By any measure of prevailing “taste,” Tim Burton’s Alice In Wonderland appears to have been widely disliked — except, presumably, by more than a billion dollars worth of global ticket buyers, and thus Disney shareholders, who weren’t about to let such trifles as critical opinion get in the way of a belated sequel. Yet where the rote Wonderland was at least sprinkled with moments of Burton’s distinctive personality, replacement director James Bobin’s gruesomely bland Through the Looking Glass both compounds the flaws of its predecessor and offers precisely none of the residual weirdness. It’s actually a surprise this isn’t a straight-to-video Disney sequel.

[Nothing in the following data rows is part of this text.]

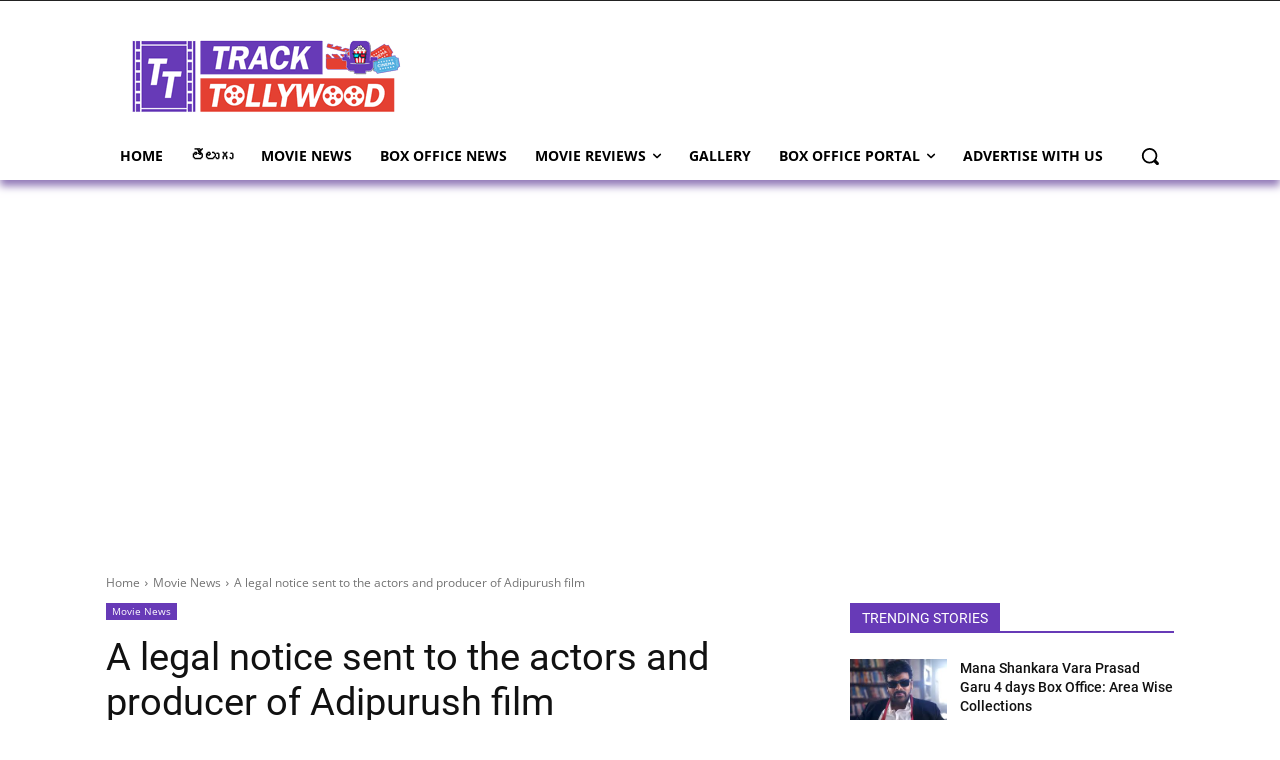

--- FILE ---
content_type: text/html; charset=UTF-8
request_url: https://tracktollywood.com/wp-admin/admin-ajax.php?td_theme_name=Newspaper&v=12.4
body_size: -657
content:
{"37572":2085}

--- FILE ---
content_type: text/html; charset=utf-8
request_url: https://www.google.com/recaptcha/api2/aframe
body_size: 269
content:
<!DOCTYPE HTML><html><head><meta http-equiv="content-type" content="text/html; charset=UTF-8"></head><body><script nonce="eXLlgEdWEwGTNgjPjKk5HA">/** Anti-fraud and anti-abuse applications only. See google.com/recaptcha */ try{var clients={'sodar':'https://pagead2.googlesyndication.com/pagead/sodar?'};window.addEventListener("message",function(a){try{if(a.source===window.parent){var b=JSON.parse(a.data);var c=clients[b['id']];if(c){var d=document.createElement('img');d.src=c+b['params']+'&rc='+(localStorage.getItem("rc::a")?sessionStorage.getItem("rc::b"):"");window.document.body.appendChild(d);sessionStorage.setItem("rc::e",parseInt(sessionStorage.getItem("rc::e")||0)+1);localStorage.setItem("rc::h",'1769092550523');}}}catch(b){}});window.parent.postMessage("_grecaptcha_ready", "*");}catch(b){}</script></body></html>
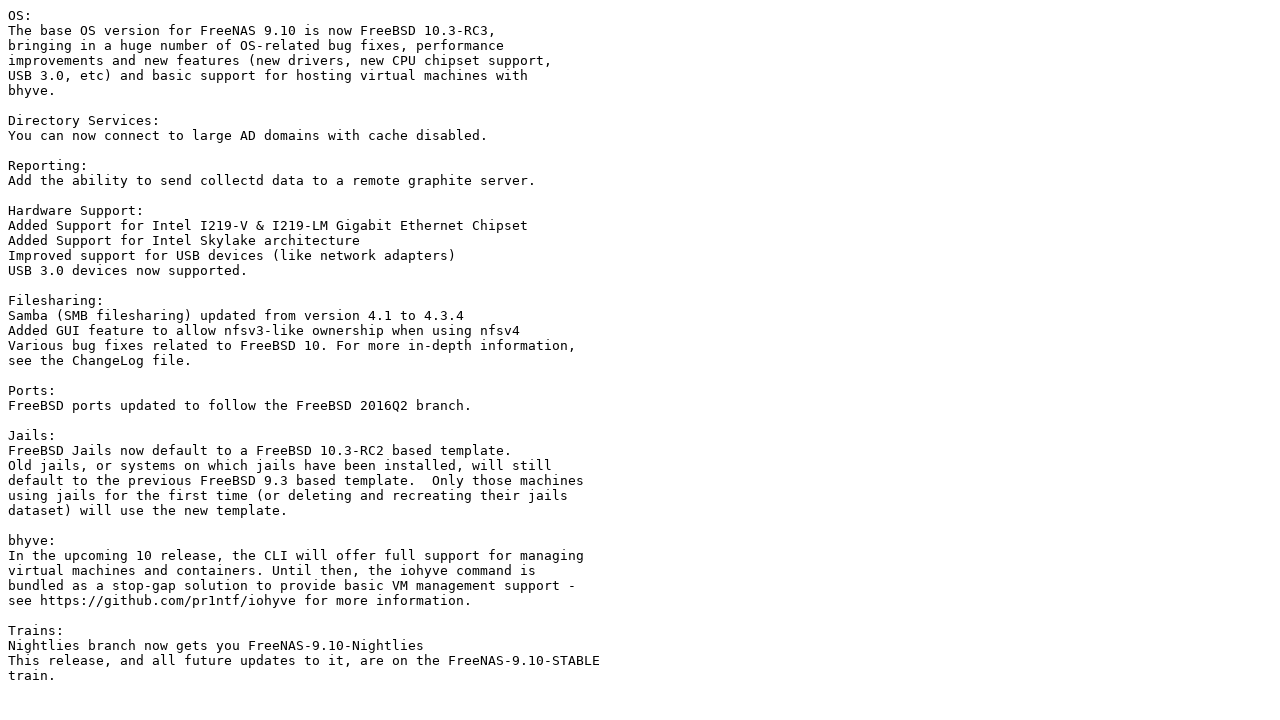

--- FILE ---
content_type: text/plain; charset=utf-8
request_url: https://update-master.ixsystems.com/FreeNAS/FreeNAS-9.10-STABLE/Notes/ReleaseNotes-EGsgAE.txt
body_size: 1543
content:
OS:
The base OS version for FreeNAS 9.10 is now FreeBSD 10.3-RC3,
bringing in a huge number of OS-related bug fixes, performance
improvements and new features (new drivers, new CPU chipset support,
USB 3.0, etc) and basic support for hosting virtual machines with
bhyve.

Directory Services:
You can now connect to large AD domains with cache disabled.

Reporting:
Add the ability to send collectd data to a remote graphite server.

Hardware Support:
Added Support for Intel I219-V & I219-LM Gigabit Ethernet Chipset
Added Support for Intel Skylake architecture
Improved support for USB devices (like network adapters)
USB 3.0 devices now supported.

Filesharing:
Samba (SMB filesharing) updated from version 4.1 to 4.3.4
Added GUI feature to allow nfsv3-like ownership when using nfsv4
Various bug fixes related to FreeBSD 10. For more in-depth information,
see the ChangeLog file.

Ports:
FreeBSD ports updated to follow the FreeBSD 2016Q2 branch.

Jails:
FreeBSD Jails now default to a FreeBSD 10.3-RC2 based template.
Old jails, or systems on which jails have been installed, will still
default to the previous FreeBSD 9.3 based template.  Only those machines
using jails for the first time (or deleting and recreating their jails
dataset) will use the new template.

bhyve:
In the upcoming 10 release, the CLI will offer full support for managing
virtual machines and containers. Until then, the iohyve command is
bundled as a stop-gap solution to provide basic VM management support -
see https://github.com/pr1ntf/iohyve for more information.

Trains:
Nightlies branch now gets you FreeNAS-9.10-Nightlies
This release, and all future updates to it, are on the FreeNAS-9.10-STABLE
train.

Things pick up more or less where they left off, with Alice Kinglseigh (Mia Wasikowska) taking charge of her late father’s business and freighted, as far as these films go, with an appealing sense of agency. In a brief, 1874-set prologue, we find Alice a few years older, captain of her father’s ship, and decked out — in a sweet little subversive touch from costume designer Colleen Atwood — in the regalia of a traditional Disney prince. Alice and her mother are battling her ex-fiancé and his cabal of drawing room twits, who want to swindle the womens’ livelihoods and notch one up for the patriarchy, when Alice finds herself fleeing again into escapism — or, in the movie’s one genuinely exuberant flight of fancy, the looking glass through which she tumbles into a painted blue-sky freefall. Alan Rickman appears fleetingly here as the voice of the now-airborne Absolem, and the film is dedicated to the late actor in what unfortunately passes for the very definition of “dubious honour.”

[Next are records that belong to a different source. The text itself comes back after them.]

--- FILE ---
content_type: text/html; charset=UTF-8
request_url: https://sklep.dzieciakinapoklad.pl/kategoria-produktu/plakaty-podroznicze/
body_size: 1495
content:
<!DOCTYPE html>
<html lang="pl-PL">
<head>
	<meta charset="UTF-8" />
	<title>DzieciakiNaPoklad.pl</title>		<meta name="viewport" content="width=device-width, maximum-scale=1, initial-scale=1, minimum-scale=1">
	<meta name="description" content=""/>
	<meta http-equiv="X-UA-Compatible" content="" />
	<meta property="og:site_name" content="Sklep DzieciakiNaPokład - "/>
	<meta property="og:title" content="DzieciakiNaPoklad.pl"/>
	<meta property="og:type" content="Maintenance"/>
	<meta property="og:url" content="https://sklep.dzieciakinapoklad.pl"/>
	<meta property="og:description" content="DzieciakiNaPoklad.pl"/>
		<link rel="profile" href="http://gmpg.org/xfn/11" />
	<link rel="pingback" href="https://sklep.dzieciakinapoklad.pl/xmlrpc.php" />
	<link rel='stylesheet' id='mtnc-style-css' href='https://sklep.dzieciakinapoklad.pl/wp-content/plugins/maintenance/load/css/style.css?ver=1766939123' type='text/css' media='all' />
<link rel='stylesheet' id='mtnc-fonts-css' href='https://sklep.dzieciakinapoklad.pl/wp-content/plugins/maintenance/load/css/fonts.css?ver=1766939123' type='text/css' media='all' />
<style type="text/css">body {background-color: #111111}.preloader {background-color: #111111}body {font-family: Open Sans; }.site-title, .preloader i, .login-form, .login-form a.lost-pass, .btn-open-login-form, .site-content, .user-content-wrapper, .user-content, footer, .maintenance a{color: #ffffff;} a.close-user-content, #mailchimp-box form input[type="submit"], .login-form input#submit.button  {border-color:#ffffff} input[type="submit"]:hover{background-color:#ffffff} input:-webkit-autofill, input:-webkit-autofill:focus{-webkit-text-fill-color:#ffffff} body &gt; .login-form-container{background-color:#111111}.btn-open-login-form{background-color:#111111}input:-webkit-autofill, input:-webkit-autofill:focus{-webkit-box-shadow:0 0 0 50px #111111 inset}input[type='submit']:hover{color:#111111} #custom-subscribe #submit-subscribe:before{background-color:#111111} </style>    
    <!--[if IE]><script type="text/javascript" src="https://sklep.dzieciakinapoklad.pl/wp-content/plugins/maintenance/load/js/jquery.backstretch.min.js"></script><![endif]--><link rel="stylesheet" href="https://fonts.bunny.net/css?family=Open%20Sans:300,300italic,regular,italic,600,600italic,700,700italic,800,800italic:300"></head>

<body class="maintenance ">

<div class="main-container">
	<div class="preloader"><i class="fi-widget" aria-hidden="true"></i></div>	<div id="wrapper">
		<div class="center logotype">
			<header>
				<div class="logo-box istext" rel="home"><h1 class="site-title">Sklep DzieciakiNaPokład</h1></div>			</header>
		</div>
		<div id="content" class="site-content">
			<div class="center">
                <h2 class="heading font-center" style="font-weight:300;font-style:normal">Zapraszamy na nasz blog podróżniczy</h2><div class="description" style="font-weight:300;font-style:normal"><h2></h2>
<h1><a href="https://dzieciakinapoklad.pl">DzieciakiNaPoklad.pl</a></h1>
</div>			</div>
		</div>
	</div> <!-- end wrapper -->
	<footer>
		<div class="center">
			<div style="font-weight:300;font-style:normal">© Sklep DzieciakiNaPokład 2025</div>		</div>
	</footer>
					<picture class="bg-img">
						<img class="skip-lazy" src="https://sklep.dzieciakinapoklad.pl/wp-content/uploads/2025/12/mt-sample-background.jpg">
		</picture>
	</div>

Once again this is all an in-name-only rip-off of Lewis Carroll, even more so than Wonderland, which at least tried to approach the source from a fresh, vaguely connected angle. Looking Glass has next to nothing in common with Carroll’s book, and instead aggressively pushes its own feeble imagination in lieu of the author’s sublime absurdity. Once Alice lands in Wonderland — sorry, Underland, whatever — the film’s true mission, and its depressing imaginative rot, takes hold and never lets go. Looking Glass repeats Wonderland’s narrative sin by tasking its heroine within another boring quest, this time to help the Mad Hatter (Depp, truly phoning this one in) find his lost family — because he’s, you know, depressed. Ouch.
Worse, Alice’s search for the Hatter’s parents requires that she literally turn back time, allowing the film to conveniently resurrect all of its old characters — which means the return of Helena Bonham Carter’s shrieking Red Queen, and a bunch of jobbing English actors voicing flavourless animal avatars (Crispin Glover, the patron saint of sitting out sequels, cameos as a corpse, no doubt with his lawyers on standby.) Alice’s requisite time travel device, a kind of cool orb called the Chronosphere, is held by Time himself, who’s played by Sacha Baron Cohen in a vertiginous headpiece, KISS shoulder pads and a woefully non-committal accent. Alas, unlike Bowie’s great cabaret personification of temporal existence, he never once falls wanking to the floor. It’s just the kind of scene this movie could have done with.
As the new player and chief sort-of villain, Baron Cohen was the remaining chance this movie had left to stir up some life, but his performance barely registers (between this and Hugo, has any comedic star ever displayed a greater ineptitude at playing children’s fantasy?) With Depp on autopilot and the otherwise talented Waskikowska again saddled with the dull job of detective, it’s up to Bonham Carter to keep the film’s flagging energy up, bellowing through a rival sister subplot with Anne Hathaway’s White Queen that’s been blatantly conceived for the Frozen crowd.
Much of this creative misfire could be blamed on Bobin, a guy who’s a long way from his Flight of the Conchords days, but there’s a pervasive sense of laziness everywhere, especially in returning writer Linda Woolverton’s dismayingly paint-by-numbers beats — complete with a ghastly family lesson tacked on at the end. Again and again, the film flaunts its inability to understand a lick of Lewis Carroll’s sensibility, and without even Burton’s shtick to enliven proceedings, what’s left is a busily over-designed steampunk movie that at times resembles outtakes from Spy Kids 4. (Seriously, Time even has his own army of Lego biotech-like warriors — you know, just as Carroll imagined them.) Even Danny Elfman seems barely present, content to merely copy and paste his (rather good) Alice score with little sense of variation.
If Looking Glass has a redeeming feature, it’s the peerless work of Atwood, whose costumes continue to be a marvel of design for the screen. Her work on Alice’s character exceeds even that of the previous film, moving from the aforementioned Disney prince androgyny to an incredible mutlicoloured gown that’s splintered with gold leaves and splashes of purple and green. Perhaps Disney should have burned the script and let Atwood direct. In a movie where “eat me” appears less an instruction to Alice than a direct message from the filmmakers to the audience, anything would have been better than this.